Home >Database >Redis >Give you an in-depth understanding of distributed locks in Redis

Give you an in-depth understanding of distributed locks in Redis

青灯夜游forward: 2022-03-08 10:13:502053browse

Do you really understand Redis distributed locks? The following article will give you an in-depth introduction to distributed locks in Redis, and talk about how to implement locks, release locks, defects of distributed locks, etc. I hope it will be helpful to you!

What is a distributed lock

Speaking of Redis, the first function we think of is the ability to cache data. In addition, Redis is single-process , high performance characteristics, it is also often used for distributed locks. [Related recommendations: Redis Video Tutorial]

We all know that locks function as a synchronization tool in programs to ensure that shared resources can only be accessed by one thread at the same time. In Java We are all familiar with locks, such as synchronized and Lock, which we often use. However, Java's locks can only be guaranteed to be effective in a single machine, and there is nothing we can do in a distributed cluster environment. At this time, we need to use distributed locks.

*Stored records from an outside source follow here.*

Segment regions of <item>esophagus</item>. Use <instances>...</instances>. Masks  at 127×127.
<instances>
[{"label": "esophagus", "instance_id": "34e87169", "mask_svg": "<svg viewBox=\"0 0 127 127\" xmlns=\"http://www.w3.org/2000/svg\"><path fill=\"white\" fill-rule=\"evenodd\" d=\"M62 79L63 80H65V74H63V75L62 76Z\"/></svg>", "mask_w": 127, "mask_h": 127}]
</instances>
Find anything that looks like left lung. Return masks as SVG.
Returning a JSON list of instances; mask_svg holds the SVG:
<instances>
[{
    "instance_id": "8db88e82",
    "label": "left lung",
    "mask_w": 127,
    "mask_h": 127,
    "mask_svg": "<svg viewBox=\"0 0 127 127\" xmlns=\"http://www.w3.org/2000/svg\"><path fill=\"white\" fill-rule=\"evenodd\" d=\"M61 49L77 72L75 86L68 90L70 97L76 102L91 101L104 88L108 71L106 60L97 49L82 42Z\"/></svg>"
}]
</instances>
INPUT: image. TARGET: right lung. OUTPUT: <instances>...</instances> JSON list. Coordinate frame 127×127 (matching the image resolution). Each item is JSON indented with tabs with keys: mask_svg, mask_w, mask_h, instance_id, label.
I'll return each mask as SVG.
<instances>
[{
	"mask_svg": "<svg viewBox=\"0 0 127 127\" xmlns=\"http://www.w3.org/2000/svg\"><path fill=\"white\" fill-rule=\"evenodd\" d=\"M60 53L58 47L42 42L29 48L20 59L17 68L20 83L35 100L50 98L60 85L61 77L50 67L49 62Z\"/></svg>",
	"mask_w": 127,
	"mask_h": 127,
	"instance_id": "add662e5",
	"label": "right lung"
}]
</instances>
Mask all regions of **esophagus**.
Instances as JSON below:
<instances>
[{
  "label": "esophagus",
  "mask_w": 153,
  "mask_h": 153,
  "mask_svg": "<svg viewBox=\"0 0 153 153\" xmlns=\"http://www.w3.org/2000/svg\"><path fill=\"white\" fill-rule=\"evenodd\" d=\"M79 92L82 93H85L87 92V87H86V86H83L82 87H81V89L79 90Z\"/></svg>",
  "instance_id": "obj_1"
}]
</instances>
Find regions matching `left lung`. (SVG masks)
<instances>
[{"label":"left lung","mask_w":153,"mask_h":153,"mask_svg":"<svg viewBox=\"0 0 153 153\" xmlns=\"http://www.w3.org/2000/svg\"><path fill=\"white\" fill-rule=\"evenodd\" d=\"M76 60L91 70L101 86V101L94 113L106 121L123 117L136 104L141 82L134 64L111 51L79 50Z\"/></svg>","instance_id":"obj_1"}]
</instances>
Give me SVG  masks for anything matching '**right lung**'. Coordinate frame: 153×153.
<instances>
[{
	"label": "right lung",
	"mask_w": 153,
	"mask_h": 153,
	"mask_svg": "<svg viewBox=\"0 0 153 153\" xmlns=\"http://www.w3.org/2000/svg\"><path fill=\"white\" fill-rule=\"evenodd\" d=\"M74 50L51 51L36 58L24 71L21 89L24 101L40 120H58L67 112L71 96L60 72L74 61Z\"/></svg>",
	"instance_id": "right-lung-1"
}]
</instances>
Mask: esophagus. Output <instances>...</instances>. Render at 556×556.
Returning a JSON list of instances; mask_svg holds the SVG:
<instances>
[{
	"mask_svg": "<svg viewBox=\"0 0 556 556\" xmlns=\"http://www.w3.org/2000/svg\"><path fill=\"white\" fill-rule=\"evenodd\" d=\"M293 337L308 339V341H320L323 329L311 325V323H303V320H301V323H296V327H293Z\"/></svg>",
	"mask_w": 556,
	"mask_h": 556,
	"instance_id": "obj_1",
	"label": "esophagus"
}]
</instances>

Distributed locks, as the name suggests, are locks used in distributed project development. They can be used to control synchronous access to shared resources between distributed systems. Generally speaking, the characteristics that distributed locks need to meet are as follows A few points:

1. Mutual exclusivity: at any time, for the same piece of data, only one application can obtain the distributed lock;

2. High availability: in a distributed scenario Under this situation, the downtime of a small number of servers does not affect normal use. In this case, the service that provides distributed locks needs to be deployed in a cluster;

3. Prevent lock timeout: If the client does not actively release the lock , the server will automatically release the lock after a period of time to prevent deadlocks when the client is down or the network is unreachable;

4. Exclusivity: locking and unlocking must be performed by the same server, that is, the lock Only the holder can release the lock, and the lock you added cannot be unlocked by others;

There are many tools in the industry that can achieve the effect of distributed locks, but the operations are just the following: locking, unlocking , Prevent lock timeout.

Since this article is talking about Redis distributed locks, of course we will extend it with Redis knowledge points.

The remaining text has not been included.